Excerpts from a spatial dataset
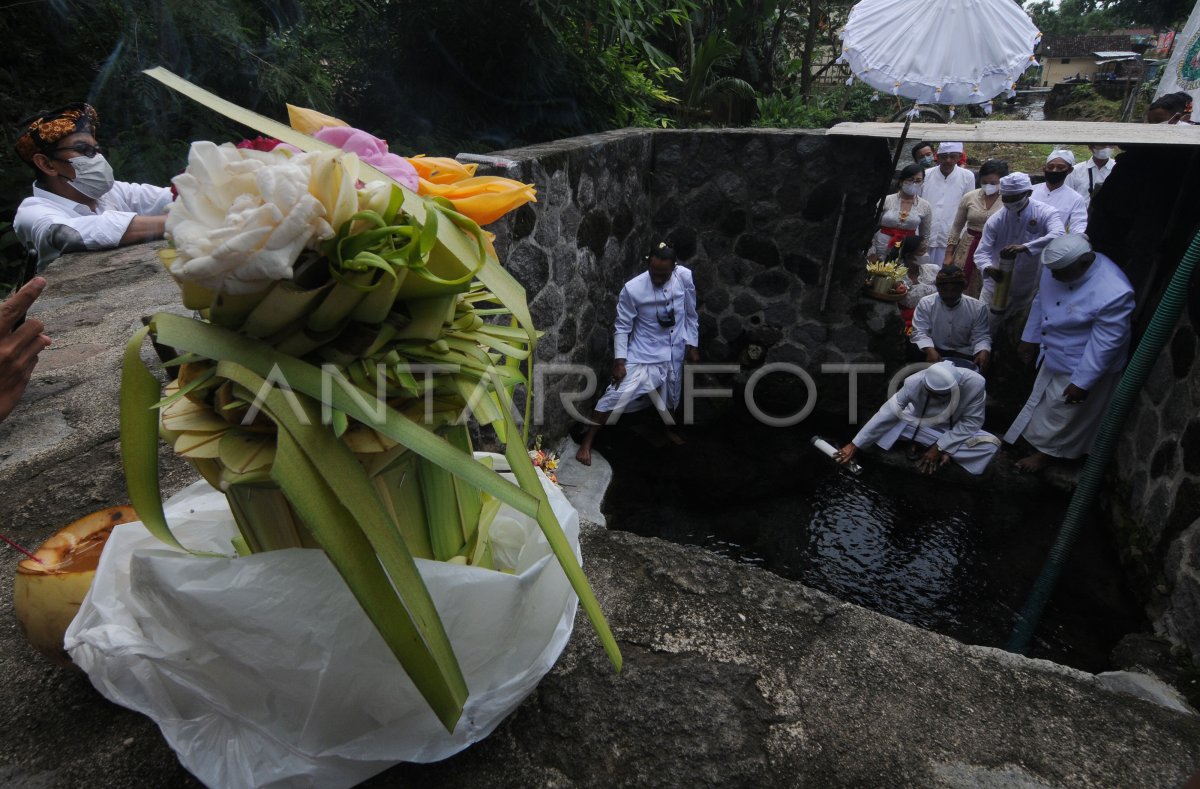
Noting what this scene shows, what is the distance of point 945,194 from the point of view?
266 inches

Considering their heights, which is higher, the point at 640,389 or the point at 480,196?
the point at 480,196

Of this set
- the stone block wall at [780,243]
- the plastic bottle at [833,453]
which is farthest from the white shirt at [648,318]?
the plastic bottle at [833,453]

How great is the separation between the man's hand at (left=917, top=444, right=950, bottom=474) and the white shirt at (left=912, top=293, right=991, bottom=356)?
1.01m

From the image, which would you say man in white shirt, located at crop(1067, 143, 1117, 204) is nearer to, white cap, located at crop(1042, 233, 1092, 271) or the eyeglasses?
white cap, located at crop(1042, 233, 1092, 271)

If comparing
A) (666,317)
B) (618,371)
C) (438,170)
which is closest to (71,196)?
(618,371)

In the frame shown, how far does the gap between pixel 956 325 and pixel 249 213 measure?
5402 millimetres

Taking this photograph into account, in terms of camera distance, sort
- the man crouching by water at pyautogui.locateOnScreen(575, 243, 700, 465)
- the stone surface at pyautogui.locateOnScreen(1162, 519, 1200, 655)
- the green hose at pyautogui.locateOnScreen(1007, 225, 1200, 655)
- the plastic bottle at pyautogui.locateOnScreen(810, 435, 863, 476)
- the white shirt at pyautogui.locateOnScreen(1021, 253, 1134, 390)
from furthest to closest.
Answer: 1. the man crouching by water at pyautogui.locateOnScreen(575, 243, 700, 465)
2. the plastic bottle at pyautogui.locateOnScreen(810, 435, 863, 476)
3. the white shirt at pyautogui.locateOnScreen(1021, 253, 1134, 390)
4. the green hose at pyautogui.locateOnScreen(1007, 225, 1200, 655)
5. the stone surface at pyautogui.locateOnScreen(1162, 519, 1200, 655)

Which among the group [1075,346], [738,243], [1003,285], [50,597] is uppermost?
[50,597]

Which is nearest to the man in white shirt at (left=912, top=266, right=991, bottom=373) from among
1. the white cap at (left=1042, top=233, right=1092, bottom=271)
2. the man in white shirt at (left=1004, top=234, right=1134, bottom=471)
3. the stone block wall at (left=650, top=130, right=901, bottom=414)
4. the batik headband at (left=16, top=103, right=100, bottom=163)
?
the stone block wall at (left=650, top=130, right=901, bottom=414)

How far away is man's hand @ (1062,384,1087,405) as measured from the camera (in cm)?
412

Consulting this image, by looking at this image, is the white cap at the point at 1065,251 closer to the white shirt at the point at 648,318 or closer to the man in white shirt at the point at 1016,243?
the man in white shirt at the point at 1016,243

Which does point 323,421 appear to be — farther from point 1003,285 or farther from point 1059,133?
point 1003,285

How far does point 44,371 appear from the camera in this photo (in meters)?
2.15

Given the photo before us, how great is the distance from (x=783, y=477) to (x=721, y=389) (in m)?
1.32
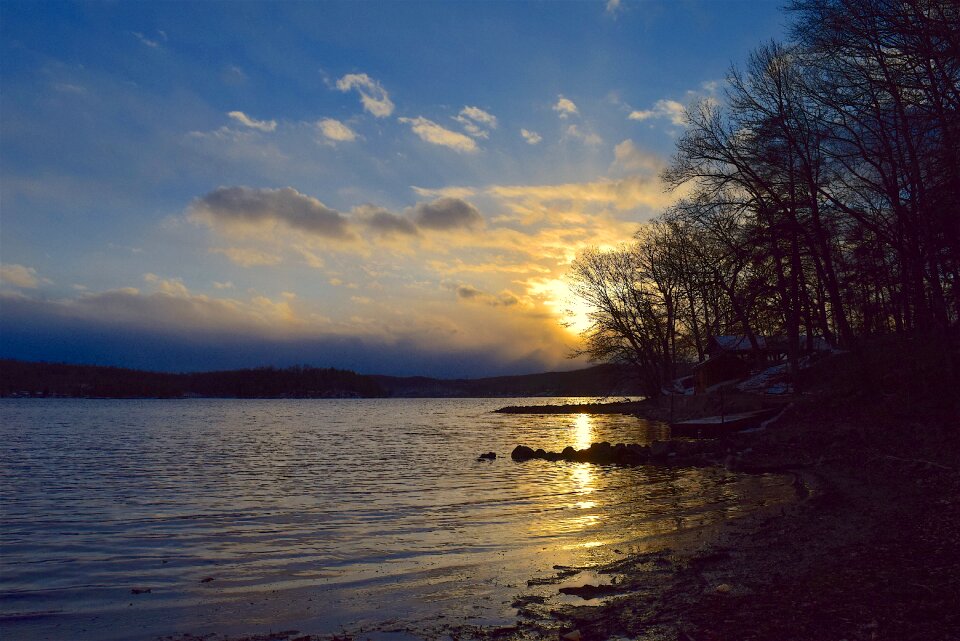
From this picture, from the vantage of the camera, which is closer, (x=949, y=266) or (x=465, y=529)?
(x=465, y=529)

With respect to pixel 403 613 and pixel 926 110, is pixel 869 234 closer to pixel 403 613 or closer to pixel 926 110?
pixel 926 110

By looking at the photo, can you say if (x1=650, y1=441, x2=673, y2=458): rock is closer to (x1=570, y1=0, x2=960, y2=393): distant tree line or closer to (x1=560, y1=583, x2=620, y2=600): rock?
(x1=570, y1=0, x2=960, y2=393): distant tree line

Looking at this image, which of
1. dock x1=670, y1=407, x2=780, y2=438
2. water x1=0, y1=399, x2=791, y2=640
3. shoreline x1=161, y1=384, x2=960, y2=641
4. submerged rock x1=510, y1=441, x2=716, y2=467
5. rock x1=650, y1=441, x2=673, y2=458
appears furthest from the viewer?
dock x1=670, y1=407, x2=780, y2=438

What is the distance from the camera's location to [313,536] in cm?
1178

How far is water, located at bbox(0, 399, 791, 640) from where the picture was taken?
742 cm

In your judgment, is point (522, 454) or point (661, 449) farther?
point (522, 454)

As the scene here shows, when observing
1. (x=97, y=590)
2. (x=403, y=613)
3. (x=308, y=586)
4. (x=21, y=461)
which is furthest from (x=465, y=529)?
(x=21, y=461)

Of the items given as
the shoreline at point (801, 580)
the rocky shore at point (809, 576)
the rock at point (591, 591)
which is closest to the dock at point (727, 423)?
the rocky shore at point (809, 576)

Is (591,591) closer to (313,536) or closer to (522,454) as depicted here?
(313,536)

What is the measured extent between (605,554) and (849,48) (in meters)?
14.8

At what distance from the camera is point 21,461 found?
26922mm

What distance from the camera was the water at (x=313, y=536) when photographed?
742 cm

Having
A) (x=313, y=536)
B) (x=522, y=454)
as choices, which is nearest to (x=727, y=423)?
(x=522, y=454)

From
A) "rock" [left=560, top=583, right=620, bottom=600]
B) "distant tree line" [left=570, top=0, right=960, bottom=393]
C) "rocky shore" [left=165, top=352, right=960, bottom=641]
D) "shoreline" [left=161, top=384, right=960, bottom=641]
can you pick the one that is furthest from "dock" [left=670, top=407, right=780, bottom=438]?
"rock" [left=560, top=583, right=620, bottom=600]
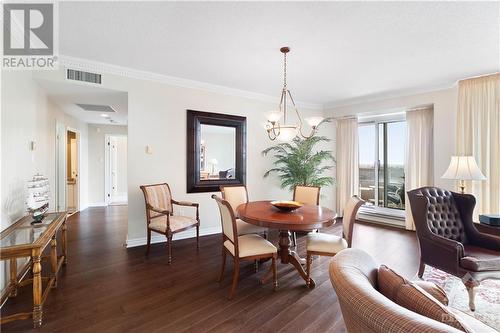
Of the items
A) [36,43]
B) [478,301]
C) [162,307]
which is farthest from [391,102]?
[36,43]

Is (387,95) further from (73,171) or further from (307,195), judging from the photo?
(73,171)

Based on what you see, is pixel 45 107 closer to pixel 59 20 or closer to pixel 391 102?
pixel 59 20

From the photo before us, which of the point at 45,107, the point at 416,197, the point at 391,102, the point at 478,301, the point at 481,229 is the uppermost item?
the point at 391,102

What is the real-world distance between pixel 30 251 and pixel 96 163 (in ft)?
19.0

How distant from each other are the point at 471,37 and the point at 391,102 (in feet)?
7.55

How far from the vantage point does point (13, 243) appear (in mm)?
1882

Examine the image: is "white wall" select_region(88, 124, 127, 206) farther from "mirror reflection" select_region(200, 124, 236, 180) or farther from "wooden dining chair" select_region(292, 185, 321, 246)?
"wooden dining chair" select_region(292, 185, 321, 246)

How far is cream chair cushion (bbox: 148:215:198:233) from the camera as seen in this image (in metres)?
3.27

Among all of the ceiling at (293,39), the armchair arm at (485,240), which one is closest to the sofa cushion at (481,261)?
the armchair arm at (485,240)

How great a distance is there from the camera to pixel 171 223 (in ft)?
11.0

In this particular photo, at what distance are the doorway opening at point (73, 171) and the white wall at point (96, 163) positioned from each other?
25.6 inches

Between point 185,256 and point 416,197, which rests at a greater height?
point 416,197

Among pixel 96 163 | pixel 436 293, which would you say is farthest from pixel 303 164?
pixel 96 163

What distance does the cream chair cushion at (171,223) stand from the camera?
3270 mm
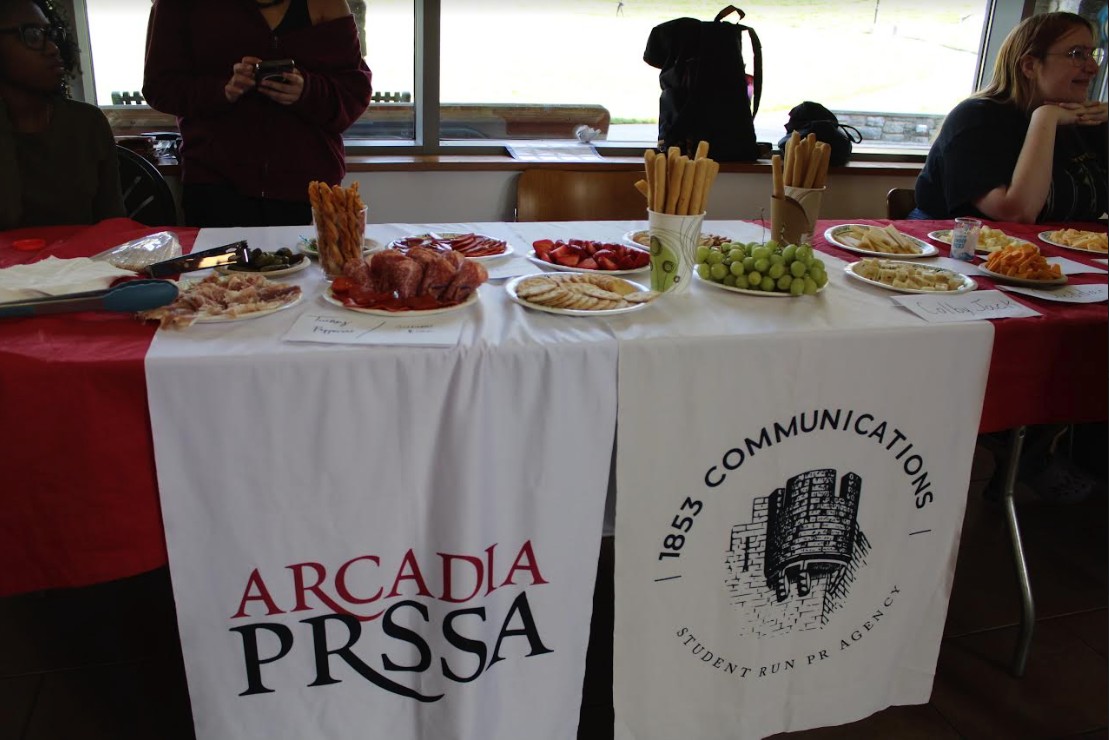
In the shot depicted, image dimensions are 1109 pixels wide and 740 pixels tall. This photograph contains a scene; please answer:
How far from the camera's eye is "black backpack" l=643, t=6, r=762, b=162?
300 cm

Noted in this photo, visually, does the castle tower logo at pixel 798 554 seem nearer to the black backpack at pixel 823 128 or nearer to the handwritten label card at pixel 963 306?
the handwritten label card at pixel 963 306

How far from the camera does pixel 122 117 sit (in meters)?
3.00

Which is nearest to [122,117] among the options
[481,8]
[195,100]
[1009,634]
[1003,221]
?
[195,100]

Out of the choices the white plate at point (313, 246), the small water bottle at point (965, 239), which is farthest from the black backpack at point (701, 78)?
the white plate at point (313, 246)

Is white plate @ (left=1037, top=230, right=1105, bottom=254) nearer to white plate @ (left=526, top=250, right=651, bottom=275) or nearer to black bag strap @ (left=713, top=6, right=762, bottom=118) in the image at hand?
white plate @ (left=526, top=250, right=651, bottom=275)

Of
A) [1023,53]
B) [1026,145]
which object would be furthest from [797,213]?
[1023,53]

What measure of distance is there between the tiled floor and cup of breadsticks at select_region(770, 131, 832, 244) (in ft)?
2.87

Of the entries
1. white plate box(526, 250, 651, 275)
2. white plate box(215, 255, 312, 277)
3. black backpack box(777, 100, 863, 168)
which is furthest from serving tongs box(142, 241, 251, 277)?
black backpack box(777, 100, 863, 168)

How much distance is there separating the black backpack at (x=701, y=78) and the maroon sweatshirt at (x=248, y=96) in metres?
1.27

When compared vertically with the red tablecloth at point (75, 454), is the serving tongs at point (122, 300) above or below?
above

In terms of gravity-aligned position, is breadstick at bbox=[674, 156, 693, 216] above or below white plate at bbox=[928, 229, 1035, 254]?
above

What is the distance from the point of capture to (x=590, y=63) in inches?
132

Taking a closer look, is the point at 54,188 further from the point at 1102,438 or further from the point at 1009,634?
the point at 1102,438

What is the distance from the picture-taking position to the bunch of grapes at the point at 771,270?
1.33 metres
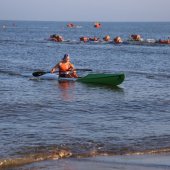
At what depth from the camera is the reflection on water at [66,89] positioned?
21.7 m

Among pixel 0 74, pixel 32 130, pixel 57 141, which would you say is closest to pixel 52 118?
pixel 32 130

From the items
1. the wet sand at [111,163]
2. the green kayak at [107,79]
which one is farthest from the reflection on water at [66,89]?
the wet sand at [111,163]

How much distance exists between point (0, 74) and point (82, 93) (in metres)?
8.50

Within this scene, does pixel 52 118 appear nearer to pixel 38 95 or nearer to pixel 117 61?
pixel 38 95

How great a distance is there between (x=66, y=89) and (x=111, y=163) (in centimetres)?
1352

What the task asks: Reproduce the data above without changes, from its first line through the line that contains "5402 millimetres", and include both ends. Omit the pictures from your copy.

Exercise result:
Noting what this scene shows, what is the distance of point 945,194 from the point of view?
266 inches

Considering their heights, which is higher, the point at 640,389 or the point at 480,196?
the point at 480,196

Of this set
- the stone block wall at [780,243]
- the plastic bottle at [833,453]
which is farthest from the white shirt at [648,318]?
the plastic bottle at [833,453]

How great is the separation between the man's hand at (left=917, top=444, right=950, bottom=474) and the white shirt at (left=912, top=293, right=991, bottom=356)?
1.01m

From the image, which would you say man in white shirt, located at crop(1067, 143, 1117, 204) is nearer to, white cap, located at crop(1042, 233, 1092, 271) or the eyeglasses?
white cap, located at crop(1042, 233, 1092, 271)

If comparing
A) (666,317)
B) (618,371)
C) (438,170)
which is closest to (71,196)?
(618,371)

In the frame shown, how far does the gap between pixel 956 325 and pixel 249 213 measure?
5402 millimetres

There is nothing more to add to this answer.